**Document passage**
The Nonesuch is a Regency romance novel by Georgette Heyer. The story is set in 1816/1817.

Plot summary
Sir Waldo Hawkridge, known in London society as 'the Nonesuch' for his sporting abilities and perfect manners, is obliged to go into Yorkshire to inspect a property that he has just inherited. Sir Waldo is a very wealthy and philanthropic man, and intends to renovate the house to turn it into yet another of his charity orphanages. While there, he meets Tiffany Wield, a positively dazzling young heiress who is entirely selfish and possessed of a frightful temper, as well as her far more elegant companion-governess, Ancilla Trent. While Waldo's young cousin, Lord Lindeth, falls in and out of love with the young ladies of the neighborhood, Waldo must convince the practical Miss Trent that it is not above her station as a governess to fall in love with him.

Characters
Sir Waldo Hawkridge - the hero, 35. Known in London as "The Nonesuch". A famous Corinthian and the leader of Fashion.

**Information supplied**

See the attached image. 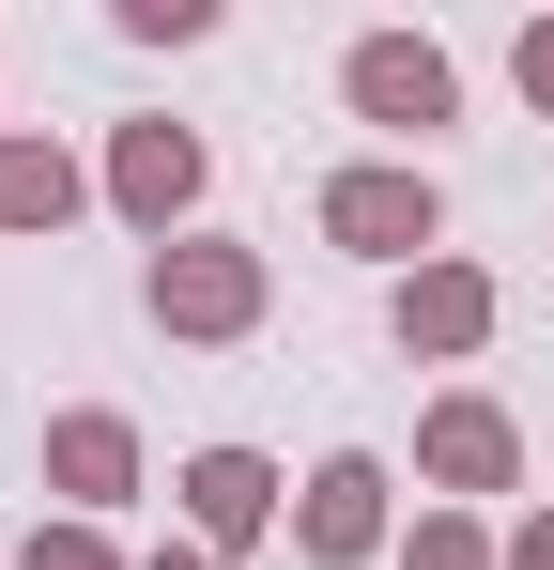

**Given request 1**
Translate this sentence from the passage on The Nonesuch into French: "Sir Waldo is a very wealthy and philanthropic man, and intends to renovate the house to turn it into yet another of his charity orphanages."
**Given request 2**
Rewrite everything from "The Nonesuch is" down to "love with him." in the passage on The Nonesuch, swapping "Yorkshire" for "Derbyshire".
**Given request 3**
Answer these questions about the passage on The Nonesuch:
(a) In what years is the story set?
(b) What does Sir Waldo intend to turn the inherited house into?
(c) What age is given for Sir Waldo in the character list?

**Response 1**
Sir Waldo est un homme très riche et philanthrope, et il a l'intention de rénover la maison pour en faire encore un de ses orphelinats de charité.

**Response 2**
The Nonesuch is a Regency romance novel by Georgette Heyer. The story is set in 1816/1817.

Plot summary
Sir Waldo Hawkridge, known in London society as 'the Nonesuch' for his sporting abilities and perfect manners, is obliged to go into Derbyshire to inspect a property that he has just inherited. Sir Waldo is a very wealthy and philanthropic man, and intends to renovate the house to turn it into yet another of his charity orphanages. While there, he meets Tiffany Wield, a positively dazzling young heiress who is entirely selfish and possessed of a frightful temper, as well as her far more elegant companion-governess, Ancilla Trent. While Waldo's young cousin, Lord Lindeth, falls in and out of love with the young ladies of the neighborhood, Waldo must convince the practical Miss Trent that it is not above her station as a governess to fall in love with him.

**Response 3**
(a) 1816/1817
(b) Yet another of his charity orphanages
(c) 35